‎‘Defending Your Life’ review by Julian (The Film Seeker) • Letterboxd
Defending Your Life

Defending Your Life ★★★½

Mere seconds into Defending Your Life, Albert Brooks ensures that you know exactly whose masterful comedic hands you're in. Before the Geffen Productions logo has even fully materialized from the aether, Brooks's voice is already heard, cracking layered jokes overtop a cynically coded birthday speech. The film that follows is surprisingly far more wholesome than such an acerbic intro might tease, but one thing that remains consistent throughout is that Brooks's comic voice is the buoy that keeps this project afloat.

If Defending Your Life begins to crumble somewhat under the scrutiny of its underdeveloped thematic groundwork, the least Brooks can offer is a showcase for why he's one of the most peerlessly funny people to ever walk this planet—even with its narrative shortcomings, the film could still have pulled off a five-star rating if Steve Martin had shown up as one of the judges or something to unite the Mount Rushmore of comedy. As director, Brooks knows the best way to frame himself as leading actor, providing a platform for his exceptional line deliveries and sharp facial expressions that would read as a vanity move by a filmmaker underplaying his costars to boost is own appearance, were he not just so damn effortlessly good at it all.

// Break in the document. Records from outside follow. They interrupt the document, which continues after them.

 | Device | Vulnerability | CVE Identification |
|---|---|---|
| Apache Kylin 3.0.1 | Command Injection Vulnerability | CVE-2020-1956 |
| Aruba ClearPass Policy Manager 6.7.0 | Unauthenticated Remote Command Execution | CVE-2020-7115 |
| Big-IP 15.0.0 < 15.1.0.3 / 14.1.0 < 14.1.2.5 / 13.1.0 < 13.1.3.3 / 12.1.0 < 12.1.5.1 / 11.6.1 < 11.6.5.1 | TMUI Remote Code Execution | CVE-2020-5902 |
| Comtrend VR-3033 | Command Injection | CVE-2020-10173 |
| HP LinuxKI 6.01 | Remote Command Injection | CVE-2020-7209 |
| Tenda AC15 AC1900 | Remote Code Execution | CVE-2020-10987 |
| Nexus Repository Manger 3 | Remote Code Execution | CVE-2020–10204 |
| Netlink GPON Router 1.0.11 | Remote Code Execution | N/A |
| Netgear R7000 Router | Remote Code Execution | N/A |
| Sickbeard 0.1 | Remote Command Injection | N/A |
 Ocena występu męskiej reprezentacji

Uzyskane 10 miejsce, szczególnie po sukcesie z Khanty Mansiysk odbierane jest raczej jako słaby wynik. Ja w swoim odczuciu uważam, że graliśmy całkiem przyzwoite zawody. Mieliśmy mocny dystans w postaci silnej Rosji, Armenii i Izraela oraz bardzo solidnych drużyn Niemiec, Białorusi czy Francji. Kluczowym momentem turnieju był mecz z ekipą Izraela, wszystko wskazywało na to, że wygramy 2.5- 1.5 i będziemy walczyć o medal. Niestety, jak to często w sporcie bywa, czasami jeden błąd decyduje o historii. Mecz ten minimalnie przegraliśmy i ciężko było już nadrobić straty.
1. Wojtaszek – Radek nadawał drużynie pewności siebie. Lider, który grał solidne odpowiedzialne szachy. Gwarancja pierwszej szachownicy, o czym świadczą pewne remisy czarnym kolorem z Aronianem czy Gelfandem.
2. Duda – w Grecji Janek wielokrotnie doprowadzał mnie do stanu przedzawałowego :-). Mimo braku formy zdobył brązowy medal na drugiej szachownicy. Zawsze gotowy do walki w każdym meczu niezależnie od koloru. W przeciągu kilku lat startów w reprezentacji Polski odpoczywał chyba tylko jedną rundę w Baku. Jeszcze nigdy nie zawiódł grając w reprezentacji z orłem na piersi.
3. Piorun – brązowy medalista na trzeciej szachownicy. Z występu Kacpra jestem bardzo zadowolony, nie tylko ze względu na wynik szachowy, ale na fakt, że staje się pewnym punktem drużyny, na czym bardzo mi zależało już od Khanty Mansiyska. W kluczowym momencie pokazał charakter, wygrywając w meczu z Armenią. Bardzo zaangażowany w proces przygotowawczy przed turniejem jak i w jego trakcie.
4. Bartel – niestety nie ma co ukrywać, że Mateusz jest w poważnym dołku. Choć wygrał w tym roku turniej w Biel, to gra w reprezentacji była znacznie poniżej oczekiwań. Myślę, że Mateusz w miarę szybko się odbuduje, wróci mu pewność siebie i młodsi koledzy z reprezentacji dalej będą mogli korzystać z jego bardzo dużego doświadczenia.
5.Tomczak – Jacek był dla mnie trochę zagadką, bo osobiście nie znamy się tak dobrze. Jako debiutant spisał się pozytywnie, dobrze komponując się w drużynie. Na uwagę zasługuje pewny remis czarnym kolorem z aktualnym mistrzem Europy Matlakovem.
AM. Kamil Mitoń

Through this comedy, Brooks explores a philosophical corner of life dealing with fulfillment (not at all uncommon for tales of the afterlife) but his particular approach feels admittedly jumbled. Perhaps it comes from the lack of tangible stakes; the worst that could happen to this guy is he's simply reincarnated and forced to live another life. Then again, such an outcome could seem punishment enough for anyone seeking a higher plane of enlightenment, and Defending Your Life presents an affable enough romance between Brooks and an always charming Meryl Streep to make the prospect of their post-purgatory separation sufficiently dire.

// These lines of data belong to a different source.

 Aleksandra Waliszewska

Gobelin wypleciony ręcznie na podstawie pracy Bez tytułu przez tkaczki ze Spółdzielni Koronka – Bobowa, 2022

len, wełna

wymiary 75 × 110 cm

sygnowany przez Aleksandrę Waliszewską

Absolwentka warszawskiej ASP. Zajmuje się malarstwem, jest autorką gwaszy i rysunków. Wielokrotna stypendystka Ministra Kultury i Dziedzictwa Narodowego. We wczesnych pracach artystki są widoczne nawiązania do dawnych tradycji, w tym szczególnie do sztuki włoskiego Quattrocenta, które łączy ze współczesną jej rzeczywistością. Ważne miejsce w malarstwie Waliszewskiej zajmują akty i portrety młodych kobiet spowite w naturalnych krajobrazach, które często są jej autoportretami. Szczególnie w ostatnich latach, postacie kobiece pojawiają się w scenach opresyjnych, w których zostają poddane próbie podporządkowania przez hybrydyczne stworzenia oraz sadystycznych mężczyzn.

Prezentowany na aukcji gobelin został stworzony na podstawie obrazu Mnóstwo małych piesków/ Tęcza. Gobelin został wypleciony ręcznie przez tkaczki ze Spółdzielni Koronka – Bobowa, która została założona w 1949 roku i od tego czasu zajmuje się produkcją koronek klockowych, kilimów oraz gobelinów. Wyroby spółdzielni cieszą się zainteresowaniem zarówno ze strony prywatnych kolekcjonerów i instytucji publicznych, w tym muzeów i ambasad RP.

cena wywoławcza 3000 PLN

And yet, through it all, Albert Brooks maintains that laidback atmosphere so as never to betray his central premise where his thematic grasp might come up short. If Defending Your Life were simply a conceptual showcase for Brooks to spit as many hereafter-themed bars as he could muster, the film would still be worth the price of admission. Beneath the jokes, however, there does lie a deeper desire to own up to the regrets that haunt us behind our shield of humour; Brooks only needed to keep digging to find that coveted compositional balance beam.